Daniel Tissingh began playing a found and broken classical guitar – repaired by a Venezuelan electrician – spending his pre-teen years in community housing in southern Spain with the constant ebb and flow of diverging nationalities and ages, and myriad musical delights: the country’s own Spanish radio-pop cheese-fests, evangelical Christian metal and, well, all the something-in-between.  At 14 he used his saved pocket money to buy a 30 watt amp, 2 plectrums, a lead and a very rusty-stringed fake strat. Though a certain element of taste had still to be established, the love for lyric, chord and melody was unquenchable.


Thus begat bands, upgrading gear, teaching guitar all over town, more bands, shitty gig nights with shitty promoters, degree at Goldsmiths University, more song writing.


Some stand out moments include headlining the Camden Assembly (formerly Barfly) with former project The Quiet Days, recording and performing with Drum Works for both the Barbican main stage and the BBC’s 10 Pieces show, a Goldsmiths Vocal Ensemble performance at the Queen Elizabeth Hall, and session work playing live at the BBC’s Maida Vale studios.


Which brings us to present day: Whisper Anthem.

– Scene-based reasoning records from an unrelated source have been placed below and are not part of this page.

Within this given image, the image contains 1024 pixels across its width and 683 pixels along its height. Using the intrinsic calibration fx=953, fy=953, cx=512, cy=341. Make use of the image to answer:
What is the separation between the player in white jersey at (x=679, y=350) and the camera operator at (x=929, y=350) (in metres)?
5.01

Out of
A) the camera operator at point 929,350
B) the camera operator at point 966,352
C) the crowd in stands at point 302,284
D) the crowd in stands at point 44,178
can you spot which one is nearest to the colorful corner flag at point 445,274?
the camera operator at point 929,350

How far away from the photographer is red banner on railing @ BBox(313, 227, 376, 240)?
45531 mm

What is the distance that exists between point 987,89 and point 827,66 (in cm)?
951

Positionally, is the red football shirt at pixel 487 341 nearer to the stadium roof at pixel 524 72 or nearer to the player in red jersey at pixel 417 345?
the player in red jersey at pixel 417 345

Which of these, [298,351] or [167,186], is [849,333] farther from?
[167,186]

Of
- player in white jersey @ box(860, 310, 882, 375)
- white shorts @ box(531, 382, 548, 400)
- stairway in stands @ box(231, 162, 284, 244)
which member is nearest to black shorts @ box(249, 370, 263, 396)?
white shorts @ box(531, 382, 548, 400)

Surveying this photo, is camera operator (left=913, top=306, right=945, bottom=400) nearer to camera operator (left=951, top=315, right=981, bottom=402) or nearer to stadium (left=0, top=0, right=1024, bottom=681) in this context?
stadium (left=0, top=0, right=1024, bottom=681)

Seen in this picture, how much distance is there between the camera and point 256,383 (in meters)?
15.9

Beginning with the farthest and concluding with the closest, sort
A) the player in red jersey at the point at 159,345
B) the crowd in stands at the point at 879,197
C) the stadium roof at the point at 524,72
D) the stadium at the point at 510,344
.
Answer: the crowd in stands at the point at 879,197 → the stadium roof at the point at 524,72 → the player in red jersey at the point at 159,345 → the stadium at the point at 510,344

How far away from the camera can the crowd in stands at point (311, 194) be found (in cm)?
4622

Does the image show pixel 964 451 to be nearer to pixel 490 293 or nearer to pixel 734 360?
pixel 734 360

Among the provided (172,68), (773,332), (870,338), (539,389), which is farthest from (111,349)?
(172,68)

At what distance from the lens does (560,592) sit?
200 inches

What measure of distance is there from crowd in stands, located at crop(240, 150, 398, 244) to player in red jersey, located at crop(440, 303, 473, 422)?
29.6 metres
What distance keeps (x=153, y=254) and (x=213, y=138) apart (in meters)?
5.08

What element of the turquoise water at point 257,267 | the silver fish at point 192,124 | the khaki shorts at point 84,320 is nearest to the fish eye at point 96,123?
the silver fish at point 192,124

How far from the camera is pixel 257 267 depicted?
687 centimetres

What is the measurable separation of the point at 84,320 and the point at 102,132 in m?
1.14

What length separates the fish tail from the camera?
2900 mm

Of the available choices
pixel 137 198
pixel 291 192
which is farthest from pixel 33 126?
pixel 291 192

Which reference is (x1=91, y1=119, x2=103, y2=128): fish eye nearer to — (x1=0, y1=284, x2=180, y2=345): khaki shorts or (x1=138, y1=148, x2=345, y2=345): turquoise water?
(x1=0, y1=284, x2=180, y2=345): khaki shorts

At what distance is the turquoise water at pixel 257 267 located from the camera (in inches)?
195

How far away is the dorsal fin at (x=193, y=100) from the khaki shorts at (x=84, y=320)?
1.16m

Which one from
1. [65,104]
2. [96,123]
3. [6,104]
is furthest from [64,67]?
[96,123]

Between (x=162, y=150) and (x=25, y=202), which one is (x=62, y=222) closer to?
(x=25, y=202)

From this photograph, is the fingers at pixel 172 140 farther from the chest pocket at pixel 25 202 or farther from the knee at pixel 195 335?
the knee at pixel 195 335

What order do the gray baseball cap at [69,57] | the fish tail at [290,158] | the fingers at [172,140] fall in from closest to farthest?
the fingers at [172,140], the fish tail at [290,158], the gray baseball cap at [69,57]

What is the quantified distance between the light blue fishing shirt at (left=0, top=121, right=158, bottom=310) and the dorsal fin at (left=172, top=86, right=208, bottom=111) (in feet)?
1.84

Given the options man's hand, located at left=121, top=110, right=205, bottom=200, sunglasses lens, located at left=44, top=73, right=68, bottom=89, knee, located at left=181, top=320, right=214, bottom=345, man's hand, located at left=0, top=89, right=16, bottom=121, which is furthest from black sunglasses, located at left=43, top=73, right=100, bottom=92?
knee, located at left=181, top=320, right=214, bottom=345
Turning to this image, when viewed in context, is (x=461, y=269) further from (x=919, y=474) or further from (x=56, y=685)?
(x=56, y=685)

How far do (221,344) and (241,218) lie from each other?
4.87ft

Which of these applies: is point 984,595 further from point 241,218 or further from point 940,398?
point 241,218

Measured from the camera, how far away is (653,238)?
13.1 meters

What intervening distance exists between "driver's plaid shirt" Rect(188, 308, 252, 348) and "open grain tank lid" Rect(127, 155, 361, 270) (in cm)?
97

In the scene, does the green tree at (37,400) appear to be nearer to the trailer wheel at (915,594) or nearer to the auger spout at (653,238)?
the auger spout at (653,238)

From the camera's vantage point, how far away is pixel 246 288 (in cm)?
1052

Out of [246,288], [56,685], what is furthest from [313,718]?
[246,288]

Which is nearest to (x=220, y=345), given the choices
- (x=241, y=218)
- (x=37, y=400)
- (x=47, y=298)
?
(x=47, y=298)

The latest is a five track EP entitled The Road You Walk, which was released on Friday the 4th of November last year. Produced by long-term collaborator Daniel Moyler this is the first body of work since their warmly received full-length album early last year. Recorded in the contrasting arenas of Miloco Studios and dingy home set-ups, the EP merges two live vocal/acoustic performances, live rhythm section, and a heap of harmony overdubs. It was delivered through 4 weekly-released singles, each inspired by life’s most common interactions: friend, family, partner, and stranger. The Road You Walk invites them all (in that order) to the same banquet - a respite on life’s worn path - to celebrate the commonality of our struggle and existence. Perhaps, we are more alike than we are different?